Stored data
>>>>

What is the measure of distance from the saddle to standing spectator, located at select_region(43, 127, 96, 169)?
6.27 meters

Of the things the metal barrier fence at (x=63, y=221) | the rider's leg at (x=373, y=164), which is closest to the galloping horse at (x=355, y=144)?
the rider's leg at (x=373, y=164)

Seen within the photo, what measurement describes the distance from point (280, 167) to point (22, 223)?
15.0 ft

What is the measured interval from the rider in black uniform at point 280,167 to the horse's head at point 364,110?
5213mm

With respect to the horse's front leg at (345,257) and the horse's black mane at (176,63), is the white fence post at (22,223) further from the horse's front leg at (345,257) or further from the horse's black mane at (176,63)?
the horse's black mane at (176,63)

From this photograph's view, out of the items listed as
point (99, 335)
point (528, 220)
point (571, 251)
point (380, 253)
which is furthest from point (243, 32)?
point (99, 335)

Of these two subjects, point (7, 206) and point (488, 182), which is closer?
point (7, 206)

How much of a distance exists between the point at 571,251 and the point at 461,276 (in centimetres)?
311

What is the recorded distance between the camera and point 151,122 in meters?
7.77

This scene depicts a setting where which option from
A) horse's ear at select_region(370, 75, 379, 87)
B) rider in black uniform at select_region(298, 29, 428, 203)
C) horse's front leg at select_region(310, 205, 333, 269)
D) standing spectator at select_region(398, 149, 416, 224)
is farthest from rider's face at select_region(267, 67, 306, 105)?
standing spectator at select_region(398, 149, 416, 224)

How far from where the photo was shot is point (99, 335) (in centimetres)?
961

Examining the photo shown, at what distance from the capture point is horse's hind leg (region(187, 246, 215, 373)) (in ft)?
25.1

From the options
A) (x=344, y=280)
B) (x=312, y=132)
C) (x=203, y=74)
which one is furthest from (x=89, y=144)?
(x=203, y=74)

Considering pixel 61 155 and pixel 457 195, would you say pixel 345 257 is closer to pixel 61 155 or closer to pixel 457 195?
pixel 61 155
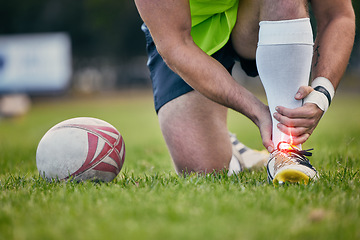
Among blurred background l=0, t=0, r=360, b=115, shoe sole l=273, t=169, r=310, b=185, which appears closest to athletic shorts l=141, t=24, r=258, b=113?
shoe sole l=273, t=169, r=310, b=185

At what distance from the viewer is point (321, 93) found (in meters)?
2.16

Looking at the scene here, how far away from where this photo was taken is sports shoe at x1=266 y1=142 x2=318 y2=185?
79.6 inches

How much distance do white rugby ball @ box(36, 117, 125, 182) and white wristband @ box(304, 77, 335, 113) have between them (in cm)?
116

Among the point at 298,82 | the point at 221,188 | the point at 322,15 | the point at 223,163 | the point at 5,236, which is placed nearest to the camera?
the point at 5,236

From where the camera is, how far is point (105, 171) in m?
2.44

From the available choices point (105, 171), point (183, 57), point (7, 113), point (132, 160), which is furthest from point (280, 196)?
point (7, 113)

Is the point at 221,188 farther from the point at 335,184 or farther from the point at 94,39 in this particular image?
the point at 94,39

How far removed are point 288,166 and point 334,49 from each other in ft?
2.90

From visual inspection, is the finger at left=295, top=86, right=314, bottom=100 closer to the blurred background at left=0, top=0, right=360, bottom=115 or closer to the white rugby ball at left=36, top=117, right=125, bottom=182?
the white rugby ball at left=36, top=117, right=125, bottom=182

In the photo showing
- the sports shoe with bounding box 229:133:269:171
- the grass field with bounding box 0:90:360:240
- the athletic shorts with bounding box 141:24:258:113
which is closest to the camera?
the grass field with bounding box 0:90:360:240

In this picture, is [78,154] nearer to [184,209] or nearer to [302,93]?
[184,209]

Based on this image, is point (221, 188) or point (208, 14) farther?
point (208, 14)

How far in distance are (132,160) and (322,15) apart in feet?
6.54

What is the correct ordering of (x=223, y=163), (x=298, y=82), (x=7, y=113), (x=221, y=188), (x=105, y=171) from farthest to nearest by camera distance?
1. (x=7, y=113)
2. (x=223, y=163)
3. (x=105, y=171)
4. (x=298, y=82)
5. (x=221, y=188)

<<<<
>>>>

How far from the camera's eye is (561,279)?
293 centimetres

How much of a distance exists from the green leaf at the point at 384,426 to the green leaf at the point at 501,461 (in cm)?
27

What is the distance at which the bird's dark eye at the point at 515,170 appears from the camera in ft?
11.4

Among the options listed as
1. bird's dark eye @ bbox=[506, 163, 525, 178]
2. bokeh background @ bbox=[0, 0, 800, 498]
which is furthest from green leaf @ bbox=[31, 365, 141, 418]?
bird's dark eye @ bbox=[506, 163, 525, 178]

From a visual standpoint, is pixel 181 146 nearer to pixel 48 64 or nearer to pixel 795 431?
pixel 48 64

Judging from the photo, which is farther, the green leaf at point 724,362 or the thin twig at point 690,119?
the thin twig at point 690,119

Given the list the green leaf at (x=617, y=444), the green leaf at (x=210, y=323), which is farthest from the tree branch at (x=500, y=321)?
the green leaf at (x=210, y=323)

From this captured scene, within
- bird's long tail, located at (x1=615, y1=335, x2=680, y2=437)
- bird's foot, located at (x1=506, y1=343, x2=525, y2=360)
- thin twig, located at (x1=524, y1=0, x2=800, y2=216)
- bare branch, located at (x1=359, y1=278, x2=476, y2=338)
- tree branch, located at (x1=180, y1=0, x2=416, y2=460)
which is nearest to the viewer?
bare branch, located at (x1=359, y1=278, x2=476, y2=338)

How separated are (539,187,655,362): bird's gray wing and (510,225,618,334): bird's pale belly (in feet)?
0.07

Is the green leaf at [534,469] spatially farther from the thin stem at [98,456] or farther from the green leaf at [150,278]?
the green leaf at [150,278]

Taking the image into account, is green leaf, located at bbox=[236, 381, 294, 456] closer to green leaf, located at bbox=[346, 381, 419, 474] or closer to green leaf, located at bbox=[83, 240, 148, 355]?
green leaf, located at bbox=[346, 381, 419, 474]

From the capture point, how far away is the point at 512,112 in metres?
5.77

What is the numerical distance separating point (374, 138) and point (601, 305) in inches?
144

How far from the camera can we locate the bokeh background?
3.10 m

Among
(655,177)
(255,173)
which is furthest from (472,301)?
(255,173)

<<<<
>>>>

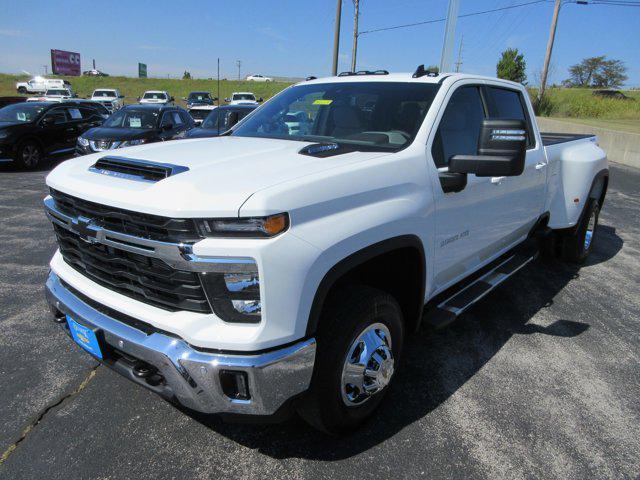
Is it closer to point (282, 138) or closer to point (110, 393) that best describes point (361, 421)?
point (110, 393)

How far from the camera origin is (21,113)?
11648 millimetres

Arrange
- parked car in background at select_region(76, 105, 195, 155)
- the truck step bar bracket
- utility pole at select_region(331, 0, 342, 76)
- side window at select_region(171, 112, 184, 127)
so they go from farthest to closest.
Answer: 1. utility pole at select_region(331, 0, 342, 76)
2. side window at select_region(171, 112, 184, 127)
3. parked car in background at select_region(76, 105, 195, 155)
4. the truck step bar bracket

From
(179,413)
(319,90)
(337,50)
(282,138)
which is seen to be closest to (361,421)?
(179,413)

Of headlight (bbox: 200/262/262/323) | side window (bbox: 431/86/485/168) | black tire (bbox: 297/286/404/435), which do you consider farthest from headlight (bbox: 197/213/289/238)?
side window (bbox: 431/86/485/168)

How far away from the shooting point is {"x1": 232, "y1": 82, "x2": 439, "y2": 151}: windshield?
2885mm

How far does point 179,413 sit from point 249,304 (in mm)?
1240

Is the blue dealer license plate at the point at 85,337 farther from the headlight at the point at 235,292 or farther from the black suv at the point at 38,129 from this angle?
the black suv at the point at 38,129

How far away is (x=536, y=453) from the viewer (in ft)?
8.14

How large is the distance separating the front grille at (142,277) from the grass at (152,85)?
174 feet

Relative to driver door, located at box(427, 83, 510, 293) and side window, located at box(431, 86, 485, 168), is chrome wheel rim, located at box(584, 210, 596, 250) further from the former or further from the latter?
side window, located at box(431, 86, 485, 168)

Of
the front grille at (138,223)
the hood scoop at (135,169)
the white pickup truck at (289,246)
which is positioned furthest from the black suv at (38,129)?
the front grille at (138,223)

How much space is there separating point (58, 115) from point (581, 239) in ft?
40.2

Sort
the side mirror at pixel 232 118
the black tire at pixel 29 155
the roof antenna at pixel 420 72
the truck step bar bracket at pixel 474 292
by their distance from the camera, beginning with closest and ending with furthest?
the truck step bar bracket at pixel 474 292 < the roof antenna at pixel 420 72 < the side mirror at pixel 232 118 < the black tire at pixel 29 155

<<<<

> AIM
List every line in the material above that contains the string "listed", matching case exactly.

> ANSWER FOR THE TASK
From this photograph's view, out of the items listed as
Among the options listed as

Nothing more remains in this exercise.